▶ **Exercices à réaliser**
A - Citez mot pour mot le passage du récit d'auto-stop allant de « Oh boy… Ca avait » jusqu'à « donné la pêche. ».
B - Poursuivez le récit d'auto-stop après sa dernière phrase, s'il vous plaît.

▶ **Extrait du texte**
People Always Leave

Bryansk

Oh boy… Ca avait pourtant bien démarré. J’avais la forme c’matin, j’étais bien motivée à lever mon pouce à nouveau. Me retrouver sur l’autoroute à 8 voies m’avait un peu flippée mais j’me suis lancée franchement.

Les 6 premiers chauffeurs étaient plus que corrects. J’ai même eu un grand moment d’émotion quand j’ai compris ce que l’un m’avait bassiné tout le trajet quand le suivant s’est mis à répéter les mêmes mots mais avec les gestes en plus. Pour le coup ce dernier n’a pas trop dû comprendre mon euphorie soudaine mais moi ça m’avait vraiment donné la pêche.

Et puis le septième s’arrête. Sa tête me disait rien qui vaille mais les deux p’tits à l’arrière m’ont décidé rapidement. Erreur, et la deuxième ! Avoir des gosses n’est décidément pas preuve de bienveillance. Il n’a pas traîné avec ses avances dégueulasses. Bien qu’il ne parlait pas un mot d’anglais, j’avais pas besoin de connaître le russe pour comprendre son sourire pervers et ses gestes complètement déplacés. Mais si ça n’avait été que ça…

A hauteur de Kaluga il est sorti de l’autoroute. J’lui ai donc direct demandé de s’arrêter. Ce con n’voulait pas. Il m’faisait comprendre que cette route allait aussi à Bryansk, que lui il savait, tout un baratin de merde. J’ai insisté, durement. Genre je répétais sans arrêt "can you stop please" avec la ceinture détachée et la main sur la poignée. Il avait ralenti mais pas assez pour sauter. J’ai gardé mon calme et essayé de ne pas paraître flippée mais quand il a un peu commencé à s’énerver et hausser l’ton, j’me suis rabattue dans mon siège et me suis dit qu’ça servait à rien, qu’il était bien trop con, qu’il fallait juste que j’attende que ça passe. J’ai gardé un sourire forcé mais n’est quasiment pas décroché un mot. Honnêtement, j’avais pas spécialement peur, je savais qu’il allait m’laisser sortir quand il aura fini d’faire mumuse, mais j’éprouvais une haine profonde, un dégoût monstrueux, un mépris total pour ce déchet. J’avais presque envie qu’il tente quelque chose pour pouvoir attraper ses couilles et les serrer de toutes mes forces dans ma main. Sans rire, une réelle envie de meurtre, ou en tout cas de faire beaucoup de dégats. Oui, du mépris, c’est le mot. Genre quand il voulait détendre l’atmosphère et qu’il faisait le guignol, j’lui lançais un p’tit rire sarcastique, genre ouais gros j’me fous d’ta gueule. Il paraissait plus aussi effronté ensuite. Ou quand il a mis des chansons françaises et faisait style de danser et que j’l’ignorais complètement… J’ai été polie et "gentille" jusqu’à la fin mais quand il m’a déposé à cette station d’bus dans l’trou du cul du nulle part, j’ai même pas attendu qu’il s’arrête complètement pour sortir d’sa BMW de merde, récupérer mon bardasse dans l’coffre et m’éloigner d’cette enflure. Il a essayé d’me parler, m’a même interpelé, mais hors de question pour moi d’lui dire merci ou aurevoir. Ce porc ne m’inspire en fait aucune parole.

▶ **Matériel fourni**
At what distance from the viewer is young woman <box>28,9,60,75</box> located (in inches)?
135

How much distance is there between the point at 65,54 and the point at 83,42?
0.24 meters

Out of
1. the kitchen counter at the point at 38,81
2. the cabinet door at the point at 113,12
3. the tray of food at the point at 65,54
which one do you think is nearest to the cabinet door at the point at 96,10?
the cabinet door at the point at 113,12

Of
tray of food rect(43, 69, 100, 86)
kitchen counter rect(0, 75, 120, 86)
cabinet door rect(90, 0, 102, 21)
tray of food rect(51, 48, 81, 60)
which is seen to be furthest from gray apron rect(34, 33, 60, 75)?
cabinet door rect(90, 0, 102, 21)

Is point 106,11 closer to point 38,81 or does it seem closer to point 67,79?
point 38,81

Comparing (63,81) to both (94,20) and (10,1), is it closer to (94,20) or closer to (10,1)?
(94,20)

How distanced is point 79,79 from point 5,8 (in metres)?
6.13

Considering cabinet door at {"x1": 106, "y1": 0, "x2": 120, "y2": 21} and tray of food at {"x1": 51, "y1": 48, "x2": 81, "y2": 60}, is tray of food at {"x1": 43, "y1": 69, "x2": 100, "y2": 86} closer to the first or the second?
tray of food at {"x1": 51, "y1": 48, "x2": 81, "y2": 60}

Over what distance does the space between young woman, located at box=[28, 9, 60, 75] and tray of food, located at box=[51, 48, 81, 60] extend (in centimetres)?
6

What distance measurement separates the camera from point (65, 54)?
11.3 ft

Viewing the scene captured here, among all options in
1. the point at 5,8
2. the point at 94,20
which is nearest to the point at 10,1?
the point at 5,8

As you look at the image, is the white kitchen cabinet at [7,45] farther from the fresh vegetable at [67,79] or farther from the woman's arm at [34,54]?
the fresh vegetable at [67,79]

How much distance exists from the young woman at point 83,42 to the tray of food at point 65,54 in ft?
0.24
==
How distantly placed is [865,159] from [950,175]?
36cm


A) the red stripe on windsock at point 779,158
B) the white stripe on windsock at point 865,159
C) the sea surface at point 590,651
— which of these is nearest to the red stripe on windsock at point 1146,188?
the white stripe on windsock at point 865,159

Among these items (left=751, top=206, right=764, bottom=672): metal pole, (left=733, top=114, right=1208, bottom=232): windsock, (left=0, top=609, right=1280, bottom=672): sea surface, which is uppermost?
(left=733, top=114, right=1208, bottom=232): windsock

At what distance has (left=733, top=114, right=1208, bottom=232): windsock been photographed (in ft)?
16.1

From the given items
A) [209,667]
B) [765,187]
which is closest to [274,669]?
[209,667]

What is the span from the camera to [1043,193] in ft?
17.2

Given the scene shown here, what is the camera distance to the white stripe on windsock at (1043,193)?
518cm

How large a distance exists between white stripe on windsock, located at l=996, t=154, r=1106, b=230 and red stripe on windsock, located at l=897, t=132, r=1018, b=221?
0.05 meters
...
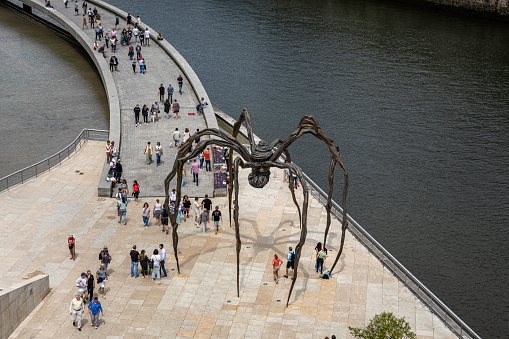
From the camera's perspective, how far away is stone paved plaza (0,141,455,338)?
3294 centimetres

▶ **Réponses aux exercices**
A -
Oh boy… Ca avait pourtant bien démarré. J’avais la forme c’matin, j’étais bien motivée à lever mon pouce à nouveau. Me retrouver sur l’autoroute à 8 voies m’avait un peu flippée mais j’me suis lancée franchement.

Les 6 premiers chauffeurs étaient plus que corrects. J’ai même eu un grand moment d’émotion quand j’ai compris ce que l’un m’avait bassiné tout le trajet quand le suivant s’est mis à répéter les mêmes mots mais avec les gestes en plus. Pour le coup ce dernier n’a pas trop dû comprendre mon euphorie soudaine mais moi ça m’avait vraiment donné la pêche.

B -
J’ai déboulé dans le hall en marmonant des "fucking asshole, you fucking dirty pig, freaking dickhead", j’ai balancé mon bardasse au milieu d’la pièce remplie d’gens, j’suis allée voir la caissière qui m’annonce qu’il n’y a pas de bus pour Bryansk, et là la colère est apparue. Pas seulement contre cette ordure, mais contre le karma, contre Dieu et contre moi. Pourquoi ? Nan mais pourquoi ? Est-c’que j’ai besoin d’ça ? Vraiment ? Est-c’que c’est pas déjà putain d’dur ? Est-c’que j’en chie pas déjà assez ? Nan mais bordel de merde, POURQUOI ?? ?

Ensuite, après une énième rapide tergiversation forcée et l’aide d’un chauffeur de taxi sans voix, j’me suis retrouvée mon pouce levée sur une route de campagne complètement défoncée. Le genre de route avec un taux d’une voiture toutes les 4 minutes 30. La joie. Là j’ai failli craquer. Je faisait les cents pas quand toute cette colère a surgit au bord de mes yeux. Mais hors de question qu’ça sorte. Oui, je refuse d’me laisser aller dans une situation pareille. Ca ne sert à que dalle, au contraire ça empire les choses je trouve. Ca n’avance à rien et ça embrume l’esprit. J’ai donc ravalé tout ça, bien profond dans mes tripes et j’ai fait c’que j’avais à faire, même si l’espoir était très mince.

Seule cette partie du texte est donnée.